Mr Justice Wall said that in approximately 30 lectures Choudary had encouraged members of the “Islamic Thinkers Society” into confrontational street preaching and acts of violence.
“You thinly disguised these exhortations as lessons in Islamic theology,” said the judge, adding that Choudary knew members of the organisation would carry out acts of violence, whether or not he was personally involved.
“Organisations such as yours normalise violence in pursuit of an ideological cause,” said the judge. “They drive wedges between people who would otherwise live together in peaceful co-existence. Your behaviour was of the highest culpability.”

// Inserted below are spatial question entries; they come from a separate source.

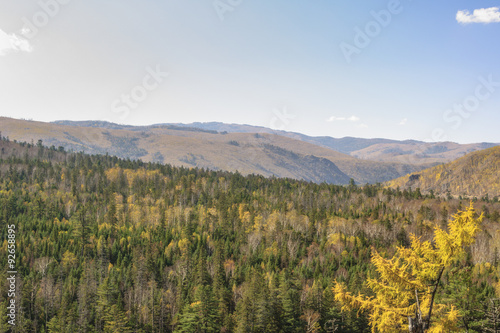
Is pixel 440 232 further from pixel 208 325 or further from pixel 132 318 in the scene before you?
pixel 132 318

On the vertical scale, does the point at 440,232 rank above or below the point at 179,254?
above

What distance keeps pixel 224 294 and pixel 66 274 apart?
6101 cm

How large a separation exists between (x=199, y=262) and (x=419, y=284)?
96.8 metres

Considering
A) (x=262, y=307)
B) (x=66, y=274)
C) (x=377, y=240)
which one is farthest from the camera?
(x=377, y=240)

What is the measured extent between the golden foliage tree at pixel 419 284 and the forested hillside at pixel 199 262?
28.0 metres

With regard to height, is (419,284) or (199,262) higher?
(419,284)

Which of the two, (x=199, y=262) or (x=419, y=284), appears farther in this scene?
(x=199, y=262)

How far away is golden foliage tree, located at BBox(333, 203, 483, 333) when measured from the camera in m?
15.7

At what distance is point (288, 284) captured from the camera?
83.4 metres

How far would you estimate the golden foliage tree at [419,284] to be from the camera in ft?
51.6

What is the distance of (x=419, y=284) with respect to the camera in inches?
663

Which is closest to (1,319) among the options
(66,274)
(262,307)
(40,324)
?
(40,324)

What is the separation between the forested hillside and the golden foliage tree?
28.0 metres

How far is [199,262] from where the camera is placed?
352 feet
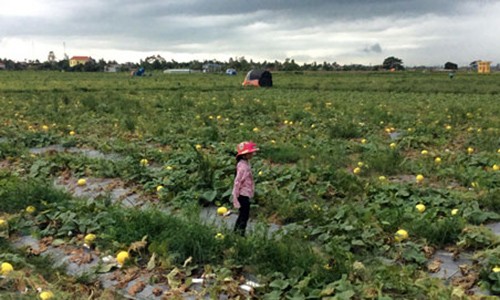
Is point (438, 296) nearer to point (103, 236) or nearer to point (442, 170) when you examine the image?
point (103, 236)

Earlier in the hearing, Paul Hynes KC, for Choudary, argued that whatever the jury’s verdict, Al Muhajiroun was nothing like Al Qaeda or Islamic State.
“We are left with dense theological lectures which are not particularly accessible,” he said. “We do not see that the court is in a position… to conclude that Mr Choudary was gathering the masses. It was a failed organisation.”

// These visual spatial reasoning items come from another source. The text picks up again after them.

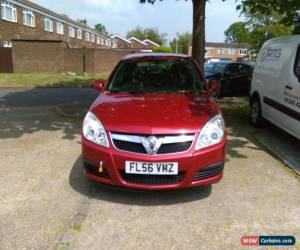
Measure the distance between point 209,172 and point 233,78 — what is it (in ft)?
36.5

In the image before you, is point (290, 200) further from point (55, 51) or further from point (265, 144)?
point (55, 51)

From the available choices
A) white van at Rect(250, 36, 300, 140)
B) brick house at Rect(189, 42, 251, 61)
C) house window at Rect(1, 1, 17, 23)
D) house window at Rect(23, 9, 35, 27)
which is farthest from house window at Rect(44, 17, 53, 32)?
brick house at Rect(189, 42, 251, 61)

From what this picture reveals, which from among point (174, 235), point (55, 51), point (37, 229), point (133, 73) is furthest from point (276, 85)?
point (55, 51)

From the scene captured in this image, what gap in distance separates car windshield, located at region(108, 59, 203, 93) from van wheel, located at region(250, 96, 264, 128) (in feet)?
9.09

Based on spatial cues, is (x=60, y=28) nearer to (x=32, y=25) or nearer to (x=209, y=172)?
(x=32, y=25)

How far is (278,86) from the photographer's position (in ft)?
21.5

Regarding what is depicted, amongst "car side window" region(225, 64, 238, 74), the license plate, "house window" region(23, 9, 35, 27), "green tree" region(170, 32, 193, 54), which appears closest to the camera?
the license plate

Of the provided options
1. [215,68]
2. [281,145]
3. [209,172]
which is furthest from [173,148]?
[215,68]

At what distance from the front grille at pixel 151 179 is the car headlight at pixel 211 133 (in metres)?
0.40

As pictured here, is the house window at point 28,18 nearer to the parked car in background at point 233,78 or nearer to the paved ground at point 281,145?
the parked car in background at point 233,78

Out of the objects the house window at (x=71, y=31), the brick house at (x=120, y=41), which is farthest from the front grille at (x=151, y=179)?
the brick house at (x=120, y=41)

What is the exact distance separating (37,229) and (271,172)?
3.30 meters

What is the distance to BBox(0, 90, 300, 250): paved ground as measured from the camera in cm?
320

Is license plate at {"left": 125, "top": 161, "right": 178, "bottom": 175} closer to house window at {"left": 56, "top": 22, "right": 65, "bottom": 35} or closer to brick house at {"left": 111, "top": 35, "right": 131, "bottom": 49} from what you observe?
house window at {"left": 56, "top": 22, "right": 65, "bottom": 35}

But Commander Dominic Murphy, the head of Scotland Yard’s Counter-Terrorism Command, said: “For over 30 years Anjem Choudary has been a pretty constant presence in counter-terrorism.
“His influence as a radicaliser is well known but the reality of that impact around the world is that there are individuals who have conducted terrorist attacks or travelled for terrorist purposes as a result of Anjem Choudary’s radicalising effect on them.”
The state’s case against Choudary centres around the people he is linked to.
Authorities say that members of Al Muhajiroon have been linked to at least 21 different terrorist plots and senior members travelled to Syria, where Siddhartha Dhar and Reza Haque joined an ISIS execution squad.
They says that Choudary himself was an associate of Woolwich killer Michael Adebolajo, London Bridge terrorist Khuram Butt, and Fishmongers’ Hall attacker Usman Khan.
He celebrated the 9/11 attacks as a “towering day in history” and Omar Bakri Muhammad, the group’s leader, labelled the 7/7 attackers the “fantastic four” before he fled the UK in August 2005, claiming he had shut down the organisation nine months earlier.
When Bakri was jailed in Lebanon in May 2014, Choudary took over as leader but was arrested and jailed himself four months later, for encouraging support for ISIS.
His licence conditions expired in July 2021 and he began trying to rebuild the organisation, delivering over 40 lectures in one year to audiences of up to 150 across the world and communicating directly with recruits as young as 14 on WhatsApp and Telegram.